Without any doubt, the Ducks’ three-goal first period was the Blackhawks’ worst stretch of play in the playoffs. Chicago matched with three shots on goal and got pounded in the faceoff circle. Everything seemed to go wrong for the visitors.

But then the horn sounded and both teams went back to the locker room. Coach Joel Quenneville likely said a few four-letter words, Jonathan Toews surely showed his trademark scowl and then the Blackhawks emerged for the second period. As horribly as the first period went, this marked the seventh time Chicago allowed three goals in a period this postseason — it allowed three in 37 seconds in Game 4 — and its record stood at 4-2 in those games.

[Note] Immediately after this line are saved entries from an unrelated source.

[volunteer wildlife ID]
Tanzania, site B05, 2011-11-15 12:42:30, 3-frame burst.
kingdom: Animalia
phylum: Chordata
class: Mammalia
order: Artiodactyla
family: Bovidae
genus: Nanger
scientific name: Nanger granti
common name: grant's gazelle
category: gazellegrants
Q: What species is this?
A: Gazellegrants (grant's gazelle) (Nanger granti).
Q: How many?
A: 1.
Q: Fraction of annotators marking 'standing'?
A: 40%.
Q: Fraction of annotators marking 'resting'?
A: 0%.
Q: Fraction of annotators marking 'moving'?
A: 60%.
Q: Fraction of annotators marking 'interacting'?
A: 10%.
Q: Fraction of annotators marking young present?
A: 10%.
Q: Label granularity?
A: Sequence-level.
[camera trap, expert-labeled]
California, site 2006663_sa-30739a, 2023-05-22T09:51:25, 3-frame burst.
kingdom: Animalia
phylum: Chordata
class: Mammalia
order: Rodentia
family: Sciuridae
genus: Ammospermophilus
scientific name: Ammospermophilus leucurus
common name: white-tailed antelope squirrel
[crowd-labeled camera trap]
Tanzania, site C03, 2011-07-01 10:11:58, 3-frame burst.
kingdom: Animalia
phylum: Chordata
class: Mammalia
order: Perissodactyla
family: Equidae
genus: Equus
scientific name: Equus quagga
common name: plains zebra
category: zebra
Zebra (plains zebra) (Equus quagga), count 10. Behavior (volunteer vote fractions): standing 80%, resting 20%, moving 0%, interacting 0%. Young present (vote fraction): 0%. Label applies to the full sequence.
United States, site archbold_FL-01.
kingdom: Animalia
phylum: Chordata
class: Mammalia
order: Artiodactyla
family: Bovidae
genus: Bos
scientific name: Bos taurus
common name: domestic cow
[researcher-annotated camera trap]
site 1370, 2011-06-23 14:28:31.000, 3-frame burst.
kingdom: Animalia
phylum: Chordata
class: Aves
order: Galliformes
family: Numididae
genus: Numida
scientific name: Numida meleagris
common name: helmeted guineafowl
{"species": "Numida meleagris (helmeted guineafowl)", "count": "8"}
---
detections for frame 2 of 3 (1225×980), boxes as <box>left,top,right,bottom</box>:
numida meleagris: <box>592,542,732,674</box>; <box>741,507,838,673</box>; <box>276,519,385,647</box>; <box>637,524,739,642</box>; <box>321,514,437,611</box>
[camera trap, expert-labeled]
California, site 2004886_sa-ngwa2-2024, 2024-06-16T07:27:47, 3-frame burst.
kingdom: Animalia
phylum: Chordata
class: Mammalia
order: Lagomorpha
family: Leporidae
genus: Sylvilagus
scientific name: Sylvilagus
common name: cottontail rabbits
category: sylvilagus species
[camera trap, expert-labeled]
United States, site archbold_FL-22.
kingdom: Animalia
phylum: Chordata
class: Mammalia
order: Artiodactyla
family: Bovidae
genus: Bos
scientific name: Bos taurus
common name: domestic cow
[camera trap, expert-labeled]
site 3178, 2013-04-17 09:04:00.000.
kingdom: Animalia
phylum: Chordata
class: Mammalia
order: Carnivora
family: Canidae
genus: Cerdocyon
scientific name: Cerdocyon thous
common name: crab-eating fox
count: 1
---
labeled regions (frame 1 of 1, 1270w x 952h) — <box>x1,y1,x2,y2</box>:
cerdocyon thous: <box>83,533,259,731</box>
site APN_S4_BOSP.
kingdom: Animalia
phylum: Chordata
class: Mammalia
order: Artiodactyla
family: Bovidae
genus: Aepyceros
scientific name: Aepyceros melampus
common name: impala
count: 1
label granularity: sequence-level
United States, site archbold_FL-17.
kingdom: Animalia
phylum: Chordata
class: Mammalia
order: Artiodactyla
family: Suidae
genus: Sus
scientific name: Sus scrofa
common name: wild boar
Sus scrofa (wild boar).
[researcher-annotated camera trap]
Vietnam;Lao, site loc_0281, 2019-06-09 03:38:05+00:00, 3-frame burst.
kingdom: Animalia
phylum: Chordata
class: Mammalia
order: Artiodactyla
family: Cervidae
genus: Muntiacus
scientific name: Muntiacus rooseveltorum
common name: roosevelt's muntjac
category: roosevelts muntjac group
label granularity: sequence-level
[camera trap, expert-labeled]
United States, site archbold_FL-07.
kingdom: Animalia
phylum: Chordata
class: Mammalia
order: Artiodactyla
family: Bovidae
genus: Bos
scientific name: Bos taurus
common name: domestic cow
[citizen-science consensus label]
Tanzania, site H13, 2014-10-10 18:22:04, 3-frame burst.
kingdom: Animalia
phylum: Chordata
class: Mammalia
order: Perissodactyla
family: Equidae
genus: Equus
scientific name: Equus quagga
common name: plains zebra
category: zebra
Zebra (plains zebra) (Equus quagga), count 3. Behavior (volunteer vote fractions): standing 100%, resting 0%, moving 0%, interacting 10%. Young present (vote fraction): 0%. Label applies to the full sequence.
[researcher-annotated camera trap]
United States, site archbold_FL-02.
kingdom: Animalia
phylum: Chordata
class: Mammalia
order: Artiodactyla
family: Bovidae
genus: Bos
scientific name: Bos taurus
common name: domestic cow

It shouldn’t have surprised that the Blackhawks were better in the following two periods, and that they dramatically forced an overtime. This is where experience shows itself. The Blackhawks were able to better control possession and create scoring chances. Chicago adjusted and made this a game.

2.) Captain Clutch

A deke and drive to the net for Toews in the second period ended with Anaheim goalie Frederik Andersen’s blocker breaking up the scoring chance. The play continued in the Blackhawks’ offensive zone, but no goal would come of it. Toews then returned to the bench and took out frustration on his stick. The captain wanted this goal — and the game.

What happened with Toews in the third period was something special. He scored two goals in 1:12, the last with just more than a half-minute left, with Corey Crawford on the bench and the net empty, to tie the game 4-4.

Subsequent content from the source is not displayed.